English councils had to address over a million cases of fly-tipping in 2016 and 2017. Cleanup costs for all of these incidents were estimated at more than £58 million.

You should always keep in mind that fly-tipping is a real criminal offence and authorities will not hesitate to prosecute you for it. Courts can choose to impose a range of penalties for fly-tipping, including prison time and serious fines (up to £50,000 for individuals involved in fly-tipping). In large-scale cases, individuals prosecuted for fly-tipping may lose the right to operate any vehicles involved in the offence.

What should I do if someone fly-tips waste on my land?

If you become a victim of fly-tipping, you are unfortunately responsible for all the costs of safely disposing of the waste in question.  You can hire skip bags and dispose of the rubbish yourself or you can hire professional contractors to dispose of the rubbish for you.

If you employ a contractor to dispose of the unwanted waste for you, make sure that they are properly registered as a waste carrier. This is an easy thing to do by calling the general enquiries line (08708 506506) operated by the Environmental Agency.

You should report fly-tipping to your local authority and/or the Environment Agency. While they have no obligation to handle the waste removal themselves, they will be able to provide useful guidance on how you should proceed.

For the future, consider why your land has been targeted for fly-tipping. Is it easily accessible but concealed from view? Take whatever steps you can to make your land less attractive for fly-tipping.
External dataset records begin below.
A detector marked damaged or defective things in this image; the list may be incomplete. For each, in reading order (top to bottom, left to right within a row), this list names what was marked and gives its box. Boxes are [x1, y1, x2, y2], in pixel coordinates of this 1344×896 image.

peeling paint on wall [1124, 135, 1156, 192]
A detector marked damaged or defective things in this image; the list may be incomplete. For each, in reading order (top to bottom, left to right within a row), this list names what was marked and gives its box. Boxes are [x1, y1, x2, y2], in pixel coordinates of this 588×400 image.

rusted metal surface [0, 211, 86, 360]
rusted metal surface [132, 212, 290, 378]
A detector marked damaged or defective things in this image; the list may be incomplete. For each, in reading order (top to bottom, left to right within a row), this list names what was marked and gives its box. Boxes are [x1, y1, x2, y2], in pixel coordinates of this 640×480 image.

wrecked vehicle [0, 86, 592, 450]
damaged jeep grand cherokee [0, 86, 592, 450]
Installing security measures designed to discourage fly-tipping is far less costly than cleaning up unwanted waste.

How can I avoid having my own waste fly-tipped?
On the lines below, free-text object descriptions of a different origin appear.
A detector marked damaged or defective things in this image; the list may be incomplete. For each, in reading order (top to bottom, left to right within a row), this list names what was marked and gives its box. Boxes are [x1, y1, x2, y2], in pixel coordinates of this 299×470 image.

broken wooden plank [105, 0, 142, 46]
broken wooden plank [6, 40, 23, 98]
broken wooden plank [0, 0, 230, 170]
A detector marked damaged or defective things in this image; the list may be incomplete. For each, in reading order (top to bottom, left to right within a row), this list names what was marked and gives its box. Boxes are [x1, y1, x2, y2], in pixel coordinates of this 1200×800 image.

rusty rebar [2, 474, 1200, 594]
Bulky Waste (e.g. furniture, appliances, etc.) – your council is not responsible for removing items like this. In many cases, local authorities operate or endorse a bulky waste collection service. Contact your local council to learn more.

Garden Waste – Garden waste collection is typically handled by separate services; some councils provide separate bins for it. You can also compost at home or take your garden waste to your local tip for disposal.
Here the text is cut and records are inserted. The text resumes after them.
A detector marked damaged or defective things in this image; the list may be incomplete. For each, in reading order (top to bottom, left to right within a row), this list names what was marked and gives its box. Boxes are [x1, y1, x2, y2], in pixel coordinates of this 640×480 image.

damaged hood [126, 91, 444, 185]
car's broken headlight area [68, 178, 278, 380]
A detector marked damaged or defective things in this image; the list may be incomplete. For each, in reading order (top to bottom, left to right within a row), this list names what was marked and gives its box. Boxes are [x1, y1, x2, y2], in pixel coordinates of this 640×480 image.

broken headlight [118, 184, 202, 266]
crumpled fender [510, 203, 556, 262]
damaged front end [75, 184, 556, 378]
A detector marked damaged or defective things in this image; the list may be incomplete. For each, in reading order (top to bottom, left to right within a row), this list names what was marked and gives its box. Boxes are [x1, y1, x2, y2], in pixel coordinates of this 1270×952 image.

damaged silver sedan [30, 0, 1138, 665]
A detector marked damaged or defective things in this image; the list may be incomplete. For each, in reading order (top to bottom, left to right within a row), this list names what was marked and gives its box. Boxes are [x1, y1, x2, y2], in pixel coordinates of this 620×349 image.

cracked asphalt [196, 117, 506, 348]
Commerical Waste – Business owners are obliged to contract with registered waste carriers to see that their waste is properly disposed of. If you haul your own waste, remember that you must deposit it at a site licenced for commercial waste. You will need to pay gate fees and landfill tax in order to dump at a licenced commercial tip.

If you are paying for building work or otherwise responsible for a job that is generating commercial waste, you have an obligation to verify that the waste carrier removing the material is properly licenced. You can ask the carrier for their certificate, or contact the Environment Agency at the number listed above to confirm their licence.

Fly-tipping is illegal. Report it!

Reporting fly-tipping will lead to faster rubbish clean-up and may lead to investigation and prosecution. If you witness fly-tipping or an area where it takes place, have the following information handy:

  • Time, place, and date of the incident
  • General description of the waste you saw
  • Description of any people and/or vehicles involved. Note registration numbers if possible.

Your local authority and the Environment Agency both have powers to tackle fly-tipping. There is a consistent protocol in place to assign responsibility for investigating and resolving different sorts of fly-tipping problems.

Small-scale, frequent incidents are typically handled by local authorities, while the Environment Agency steps in to handle larger-scale cases of illegal waste disposal. The Agency also takes the lead in cases where hazardous materials or organised criminals are involved.